Burton on Harvick’s line early in the race: “Kevin Harvick is a race manager. He is very smart. He doesn’t want to be up by the wall anyway right now. He does this at Darlington, a race track where everybody runs right against the wall. Kevin Harvick gives himself a car length from the wall. He doesn’t want to make a mistake and have damage. That is Harvick’s strategy, it works well for him and he is going to stick to that today.”

 

PRE-RACE COVERAGE

 

Petty on the Championship Four drivers standing backstage before driver introductions: “This is like a championship heavyweight bout, and we are bringing everyone out of the same dressing room…It is unheard of in any other sport.”

 

Jarrett on the Championship Four team owners: “They haven’t all sat in the seat of a stock car and won a Championship, like Tony Stewart. I appreciate everything the other three have done. They have built great teams and won championships in all forms of motorsports, but Tony Stewart is the man that understands going out and winning this race more than anyone else.”

 

Petty added: “Owners are like parents.
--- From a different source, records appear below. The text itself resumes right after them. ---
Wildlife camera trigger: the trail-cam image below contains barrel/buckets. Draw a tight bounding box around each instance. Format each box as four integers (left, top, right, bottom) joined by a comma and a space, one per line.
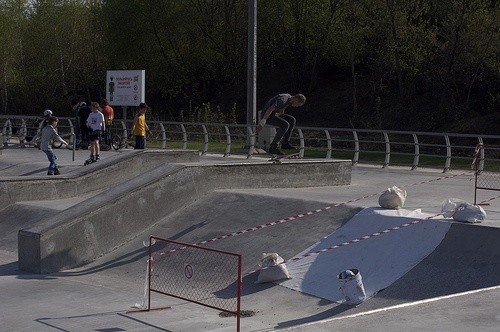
337, 269, 366, 304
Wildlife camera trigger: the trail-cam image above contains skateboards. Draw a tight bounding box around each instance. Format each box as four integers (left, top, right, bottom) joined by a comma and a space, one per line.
268, 149, 301, 165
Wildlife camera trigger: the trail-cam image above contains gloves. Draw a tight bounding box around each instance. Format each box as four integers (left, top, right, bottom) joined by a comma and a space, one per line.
260, 118, 266, 127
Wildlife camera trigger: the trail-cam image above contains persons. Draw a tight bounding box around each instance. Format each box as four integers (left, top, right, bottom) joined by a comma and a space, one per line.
73, 99, 102, 150
85, 101, 105, 161
40, 116, 69, 175
1, 117, 38, 149
38, 109, 58, 144
100, 98, 114, 145
256, 93, 306, 155
130, 102, 154, 149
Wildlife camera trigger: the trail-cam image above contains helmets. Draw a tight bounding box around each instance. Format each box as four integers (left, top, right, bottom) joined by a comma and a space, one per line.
44, 110, 53, 116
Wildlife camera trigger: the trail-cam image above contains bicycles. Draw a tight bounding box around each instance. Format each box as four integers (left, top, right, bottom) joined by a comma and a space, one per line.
100, 125, 121, 151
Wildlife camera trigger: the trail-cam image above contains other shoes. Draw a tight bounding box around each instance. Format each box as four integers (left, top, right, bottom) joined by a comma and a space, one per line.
269, 147, 285, 155
281, 143, 297, 150
90, 155, 94, 160
96, 154, 100, 160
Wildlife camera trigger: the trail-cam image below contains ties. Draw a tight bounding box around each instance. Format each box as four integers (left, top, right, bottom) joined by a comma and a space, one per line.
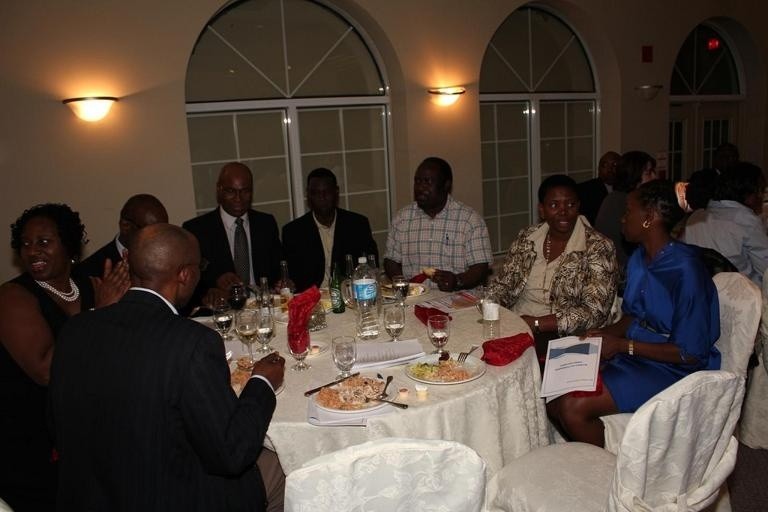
235, 214, 249, 289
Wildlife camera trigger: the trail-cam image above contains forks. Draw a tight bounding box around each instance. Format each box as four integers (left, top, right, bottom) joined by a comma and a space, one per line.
406, 353, 485, 384
457, 346, 477, 362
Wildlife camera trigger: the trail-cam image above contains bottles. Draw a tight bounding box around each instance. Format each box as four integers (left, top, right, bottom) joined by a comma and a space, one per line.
483, 286, 501, 340
351, 256, 381, 341
278, 263, 298, 302
258, 275, 272, 311
329, 261, 346, 315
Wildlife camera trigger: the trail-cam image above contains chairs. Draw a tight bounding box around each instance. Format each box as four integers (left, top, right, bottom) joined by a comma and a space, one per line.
282, 440, 485, 512
737, 267, 768, 449
711, 273, 764, 371
494, 371, 746, 512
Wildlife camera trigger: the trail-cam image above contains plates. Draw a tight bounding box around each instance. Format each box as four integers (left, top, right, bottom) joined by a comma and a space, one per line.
245, 295, 280, 311
381, 282, 429, 299
314, 378, 396, 414
231, 359, 285, 396
193, 316, 216, 329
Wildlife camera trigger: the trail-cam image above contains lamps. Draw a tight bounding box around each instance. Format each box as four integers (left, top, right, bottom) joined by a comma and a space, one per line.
425, 87, 468, 110
65, 94, 120, 121
632, 84, 663, 102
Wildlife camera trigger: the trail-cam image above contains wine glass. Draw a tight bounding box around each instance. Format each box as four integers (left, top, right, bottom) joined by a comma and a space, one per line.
427, 315, 450, 353
287, 327, 312, 373
383, 305, 405, 342
236, 310, 256, 358
391, 275, 408, 303
213, 306, 233, 341
475, 286, 487, 323
331, 336, 356, 381
255, 313, 274, 354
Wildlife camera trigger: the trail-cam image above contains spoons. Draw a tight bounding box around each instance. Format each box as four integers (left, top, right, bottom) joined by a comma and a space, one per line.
376, 376, 394, 401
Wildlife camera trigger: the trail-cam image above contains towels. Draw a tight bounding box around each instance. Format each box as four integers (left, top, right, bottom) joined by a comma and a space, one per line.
482, 332, 538, 368
408, 274, 428, 283
287, 284, 321, 354
570, 371, 603, 398
414, 305, 451, 330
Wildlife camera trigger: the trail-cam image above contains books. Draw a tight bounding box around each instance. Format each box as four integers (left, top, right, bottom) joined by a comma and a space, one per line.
540, 335, 605, 404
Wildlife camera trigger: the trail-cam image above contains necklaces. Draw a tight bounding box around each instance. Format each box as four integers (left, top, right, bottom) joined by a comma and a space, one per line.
542, 232, 565, 304
35, 278, 79, 302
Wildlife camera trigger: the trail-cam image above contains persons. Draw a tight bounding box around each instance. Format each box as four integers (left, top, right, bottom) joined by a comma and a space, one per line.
0, 204, 130, 512
575, 152, 620, 227
679, 161, 768, 287
281, 168, 379, 295
476, 175, 618, 339
182, 163, 295, 298
595, 151, 657, 297
47, 223, 285, 512
383, 158, 493, 292
82, 193, 230, 312
543, 178, 722, 449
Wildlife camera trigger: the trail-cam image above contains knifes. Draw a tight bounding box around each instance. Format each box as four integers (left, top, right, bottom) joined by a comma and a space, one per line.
305, 372, 361, 397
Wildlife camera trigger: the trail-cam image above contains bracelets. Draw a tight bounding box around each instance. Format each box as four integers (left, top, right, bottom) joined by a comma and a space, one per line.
628, 339, 633, 357
535, 317, 540, 335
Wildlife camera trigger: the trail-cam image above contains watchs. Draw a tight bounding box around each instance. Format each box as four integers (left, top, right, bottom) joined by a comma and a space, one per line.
455, 275, 463, 291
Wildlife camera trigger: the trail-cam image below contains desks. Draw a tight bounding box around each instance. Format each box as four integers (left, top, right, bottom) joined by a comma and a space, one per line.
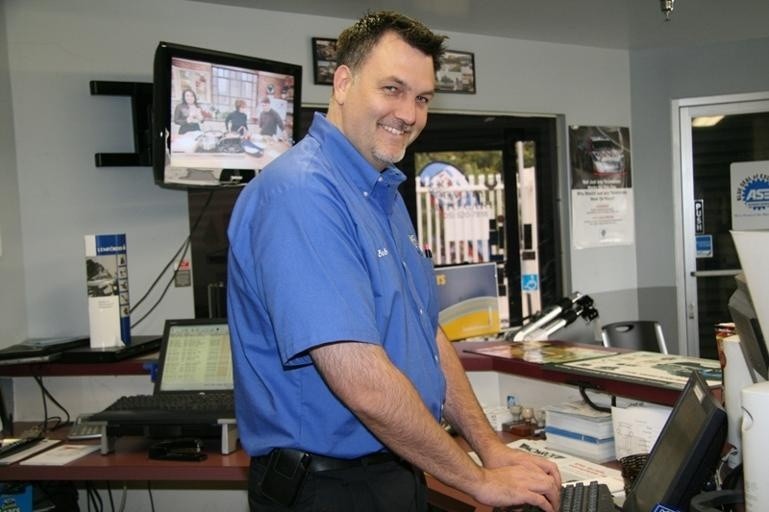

All you can do is give your children all the opportunities and all the tools that you can to success, and then turn them loose.”

 

Voda on Truex and the No. 78 team: “There is a scene in the movie ‘The Replacements,’ where Gene Hackman tells his players, ‘There is no tomorrow for you, and that makes you very dangerous.’ Is that what we are seeing with this No. 78 team?”

 

Petty: “In a lot of ways yes. I think that is an intangible. I think heart is an intangible. You can’t see it. We can talk speed, we can talk preparation, and we can talk guys who have led laps and won races, but we can’t see what these guys are feeling emotionally.”